MySQL slow queries are statements whose execution time exceeds a configured threshold and are recorded in the slow‑query log. Traditional slow‑query platforms merely collect and display these queries, but they create a "slow‑query ocean" where DBAs cannot prioritize which queries to address, leading to long resolution cycles and significant business risk.

Analysis

The core issue is the sheer volume of slow queries and the lack of clear prioritization. DBA teams spend weeks analyzing, testing, and deploying fixes for individual queries, while developers often ignore slow‑query metrics, resulting in passive handling and potential service outages.

Solution Idea

A scoring mechanism is proposed to assign a risk score to each slow query. The total score ranges from 0 to 100, with higher scores indicating greater risk. Queries are then ranked and pushed to the responsible business owners for proactive remediation.

Model Design

Scoring Items Selection

The model selects five key indicators extracted from the slow‑query log:

QueryCount (maximum daily execution count)

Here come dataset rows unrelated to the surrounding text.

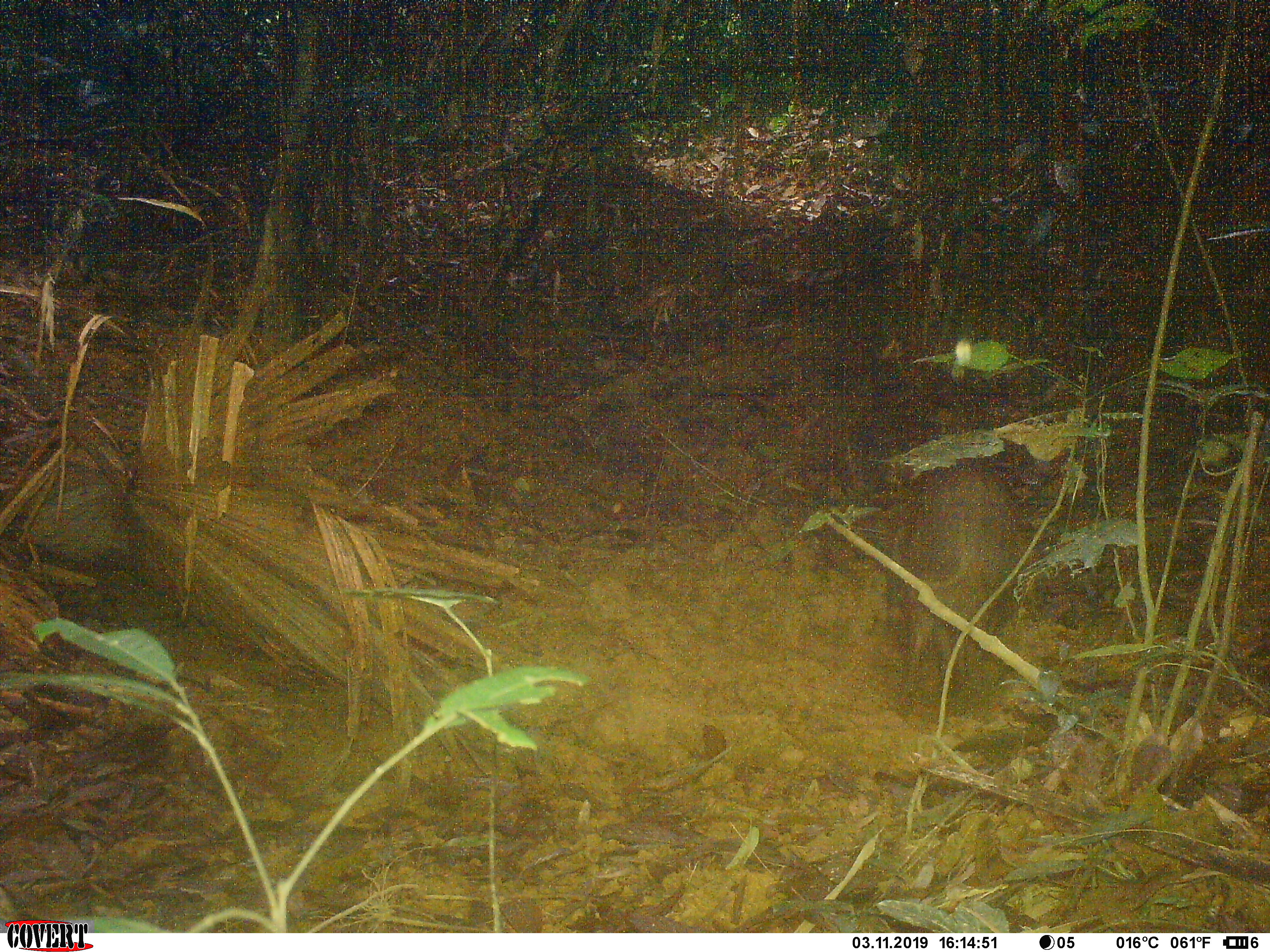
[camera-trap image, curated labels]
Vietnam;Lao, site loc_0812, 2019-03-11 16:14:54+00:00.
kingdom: Animalia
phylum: Chordata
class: Mammalia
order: Artiodactyla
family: Suidae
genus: Sus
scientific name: Sus scrofa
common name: eurasian wild pig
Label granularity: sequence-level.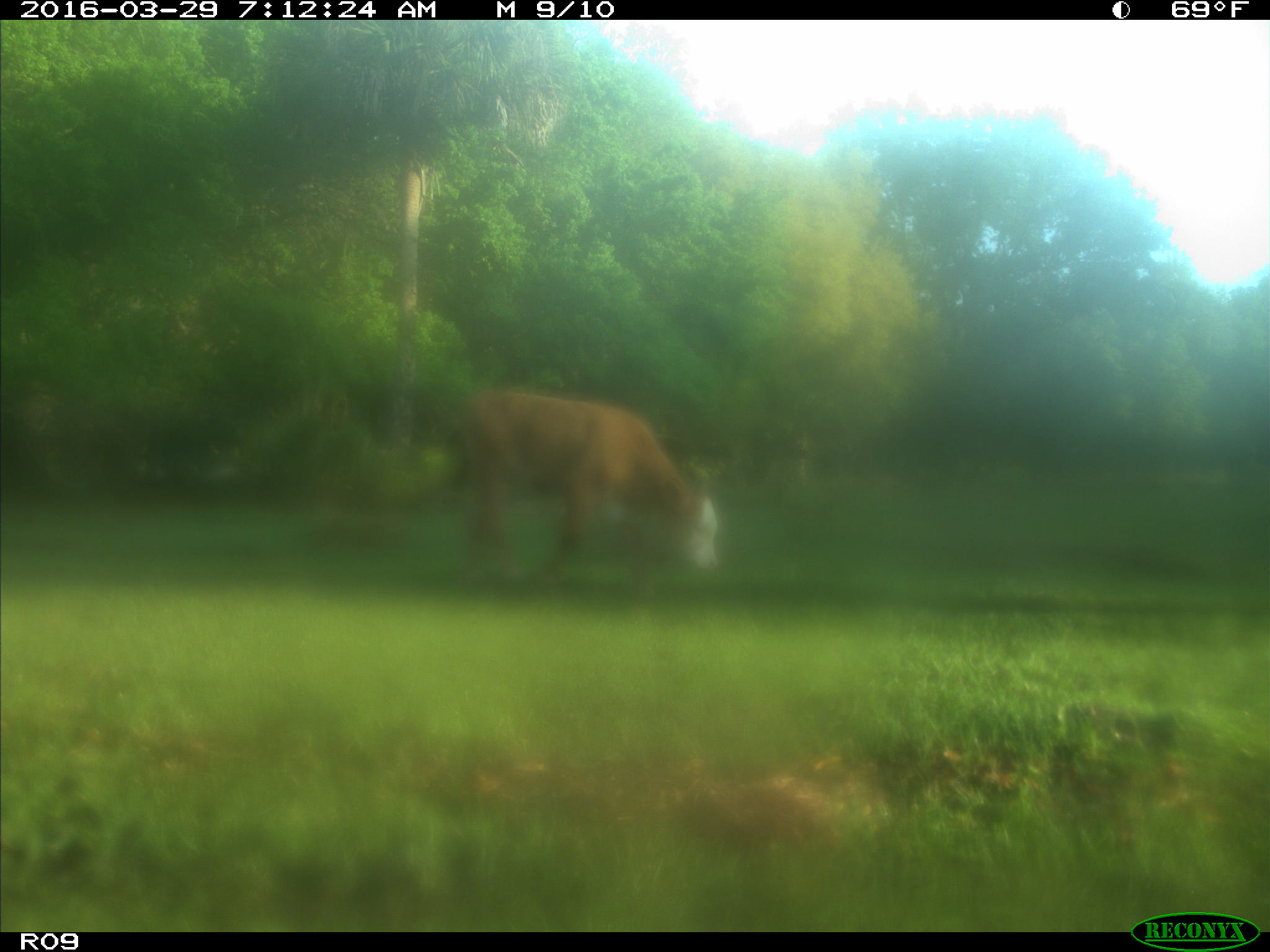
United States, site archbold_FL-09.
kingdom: Animalia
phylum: Chordata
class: Mammalia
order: Artiodactyla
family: Bovidae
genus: Bos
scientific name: Bos taurus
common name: domestic cow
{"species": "Bos taurus (domestic cow)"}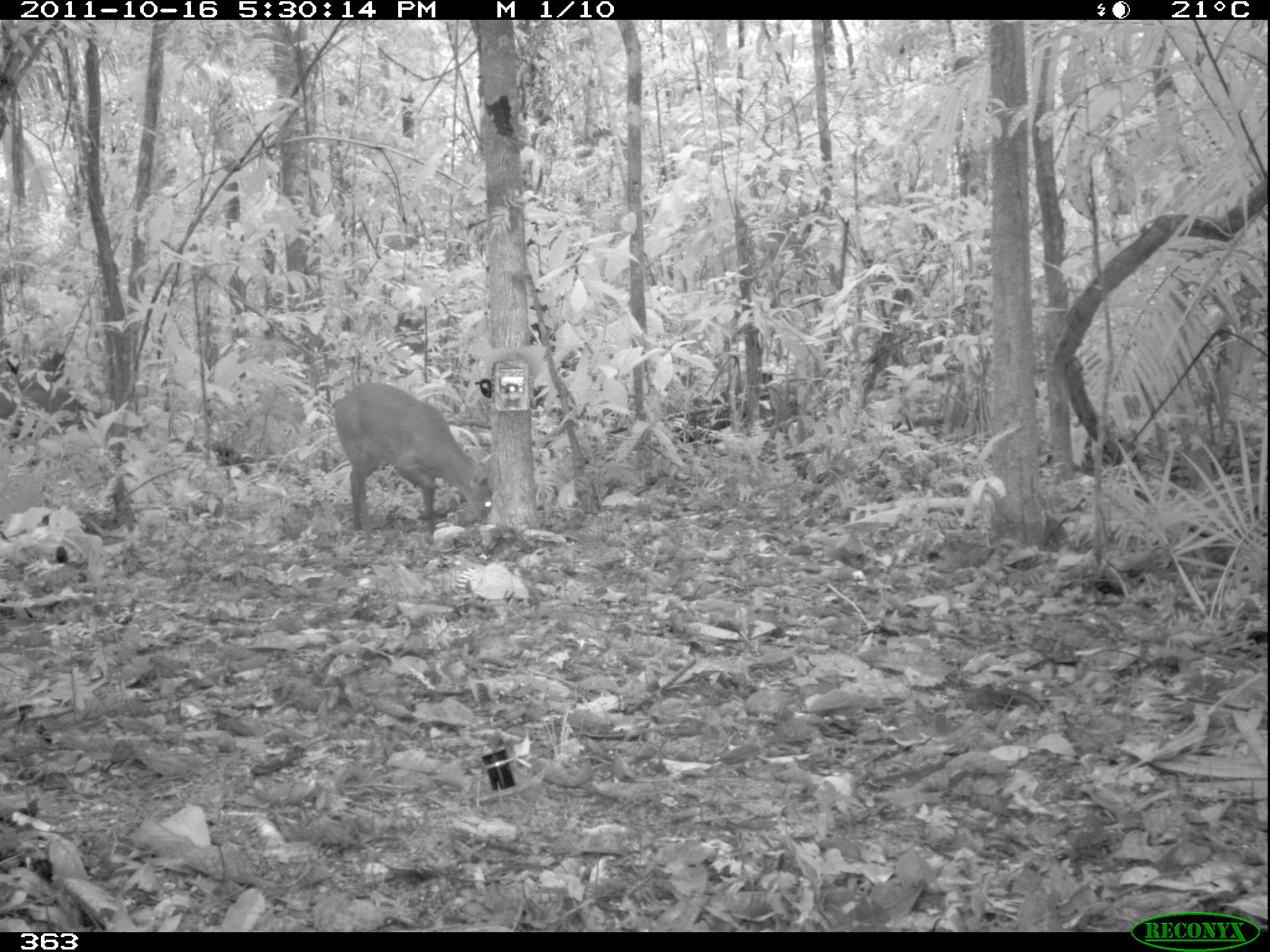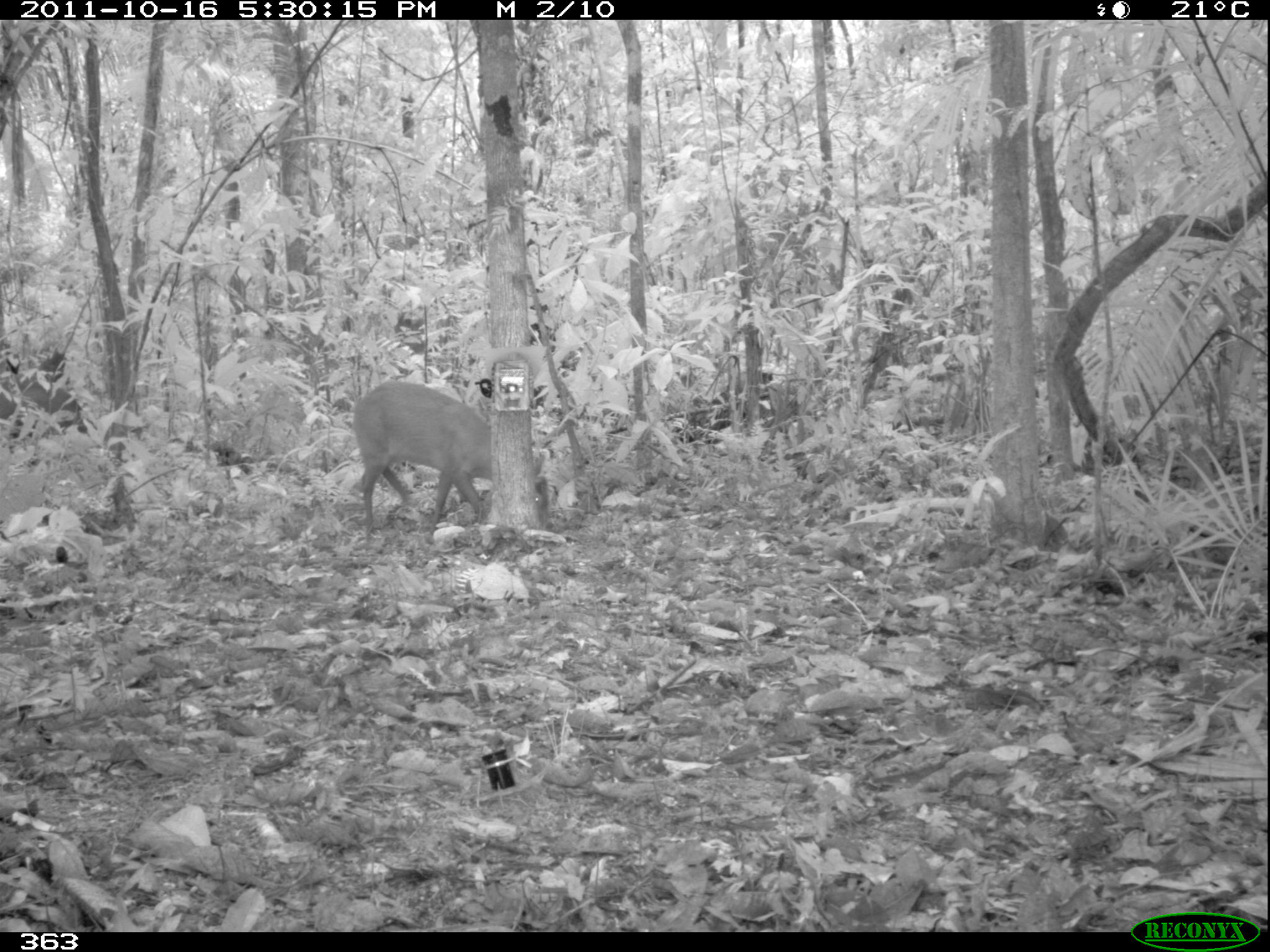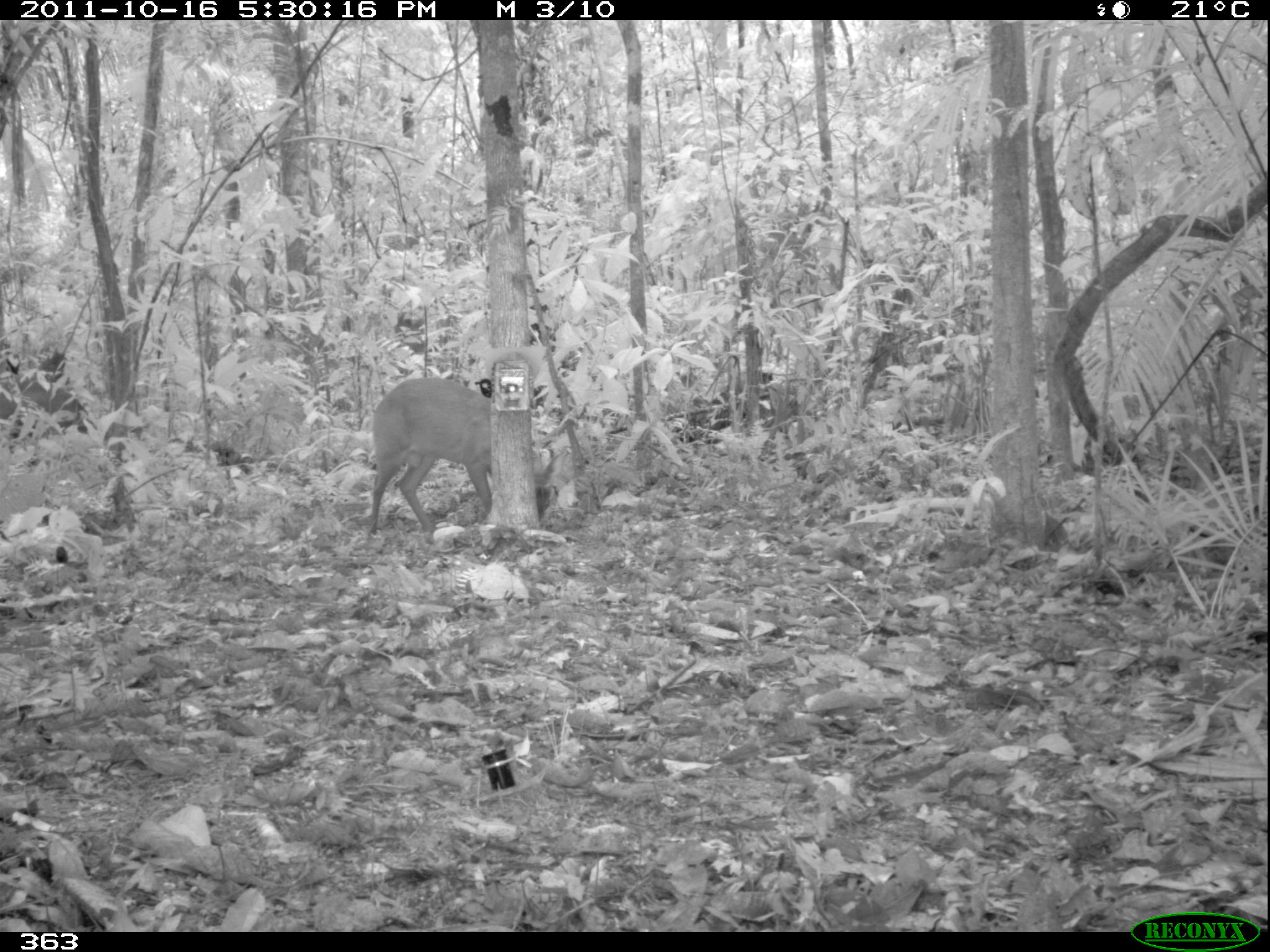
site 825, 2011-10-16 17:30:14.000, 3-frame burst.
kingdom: Animalia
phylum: Chordata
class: Mammalia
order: Artiodactyla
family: Cervidae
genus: Mazama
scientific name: Mazama americana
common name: red brocket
Mazama americana (red brocket).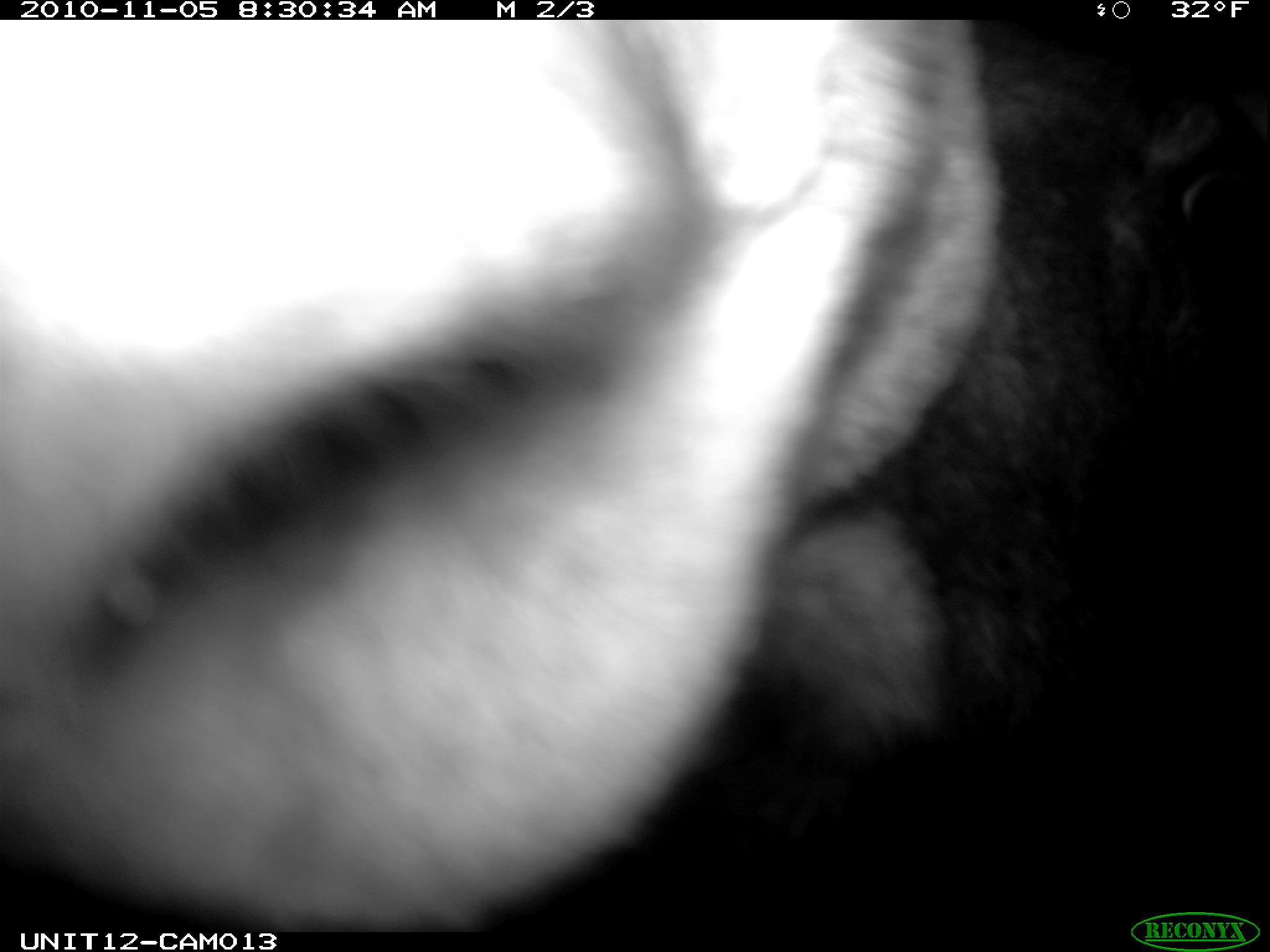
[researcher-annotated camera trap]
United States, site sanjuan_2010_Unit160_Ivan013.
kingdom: Animalia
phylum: Chordata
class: Mammalia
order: Artiodactyla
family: Cervidae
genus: Alces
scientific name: Alces alces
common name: moose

Query_time (execution time)

Lock_time (lock wait time)

Bytes_sent (data sent to client)

Rows_examined (rows scanned)

Scoring Item Boundaries

For each indicator, the 95th percentile of historical data is used as the upper boundary after discarding the top 5% outliers. This normalizes scores and prevents any single extreme value from dominating the total.

Scoring Functions

Four scoring functions are supported, implemented in Go:

/**
 * @Description: Calculate a single item score within minScore‑maxScore range.
 * @Param val: current value
 * @Param minVal: minimum historical value
 * @Param maxVal: maximum historical value
 * @Param minScore: minimum score for the item
 * @Param maxScore: maximum score for the item
 * @Param calWay: scoring model (likeSin, sin, exponent, linear)
 * @Return float64: item score
 */
func calSingleScore(val, minVal, maxVal, minScore, maxScore float64, calWay string) float64 {
    if maxVal == 0 {
        return 0
    }
    if val >= maxVal {
        return maxScore
    }
    if val <= minVal {
        return minScore
    }
    var scoreRatio float64
    switch calWay {
    case "likeSin":
        // Approximation of a sinusoidal curve using a 5‑degree polynomial
        b := 0.0547372760360247
        c := -0.0231045458864445
        d := 0.00455283203705563
        e := -0.000281663561505204
        f := 5.57101673606083e-06
        ratio := (val - minVal) / (maxVal - minVal) * 20
        scoreRatio = b*ratio + c*ratio*ratio + d*ratio*ratio*ratio + e*ratio*ratio*ratio*ratio + f*ratio*ratio*ratio*ratio*ratio
    case "sin":
        ratio := (val - minVal) / (maxVal - minVal)
        scoreRatio = math.Sin(math.Pi/2 * ratio)
    case "exponent":
        ratio := (val - minVal) / (maxVal - minVal)
        a := math.Log2(maxScore - minScore)
        return math.Pow(2, a*ratio)
    default: // linear
        scoreRatio = (val - minVal) / (maxVal - minVal)
    }
    return scoreRatio * (maxScore - minScore)
}

Overall Scoring Formula

The final risk index is calculated as:

RiskScore = sum(itemScore * weight)   // total capped at 100

Testing

Test 1

Initial weight distribution was applied and the resulting score distribution was visualized. Sample SQL analysis revealed that the rows‑examined metric had a disproportionate impact and should receive a higher weight.

Test 2

After re‑balancing weights and adjusting scoring functions, a new model was evaluated. The updated score distribution showed improved differentiation, and sample queries confirmed that high‑risk queries were correctly highlighted.

Conclusion

Adopting the second weight configuration focuses attention on queries with a risk score above 50, enabling DBAs to shift from reactive troubleshooting to proactive risk management.

Future Outlook

Future work includes incorporating richer metrics from Percona Server/MariaDB (e.g., temporary tables, InnoDB statistics) and introducing a business‑level weight to normalize risk across different applications. The final composite index is:

FinalRiskIndex = SlowQueryRiskScore * BusinessLevelWeight

By continuously pushing high‑risk queries to owners and iteratively refining weights, the median and high‑percentile risk scores can be driven down, achieving a healthier database performance posture.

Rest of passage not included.